[Data listing]
/---

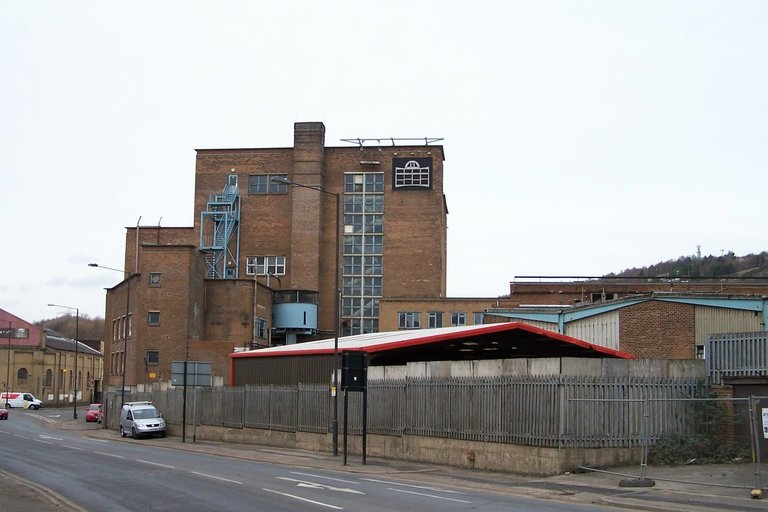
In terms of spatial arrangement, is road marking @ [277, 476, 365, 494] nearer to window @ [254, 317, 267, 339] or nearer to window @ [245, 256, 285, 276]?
window @ [254, 317, 267, 339]

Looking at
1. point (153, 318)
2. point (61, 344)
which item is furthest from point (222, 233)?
point (61, 344)

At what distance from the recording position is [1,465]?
93.0 feet

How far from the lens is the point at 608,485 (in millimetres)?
20656

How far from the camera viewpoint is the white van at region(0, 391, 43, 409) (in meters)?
103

\---

→ **To be done**:
Output every line of the items above as a JSON list of strings, one string per line, with blank lines skipped. Leave the pictures out.

→ **Result for this exercise**:
[
  "In terms of spatial arrangement, is road marking @ [277, 476, 365, 494] nearer to window @ [254, 317, 267, 339] or nearer to window @ [245, 256, 285, 276]?",
  "window @ [254, 317, 267, 339]",
  "Looking at",
  "1. point (153, 318)",
  "2. point (61, 344)",
  "which item is furthest from point (222, 233)?",
  "point (61, 344)",
  "At what distance from the recording position is [1,465]?",
  "93.0 feet",
  "How far from the lens is the point at 608,485 (in millimetres)?",
  "20656",
  "How far from the camera viewpoint is the white van at region(0, 391, 43, 409) (in meters)?",
  "103"
]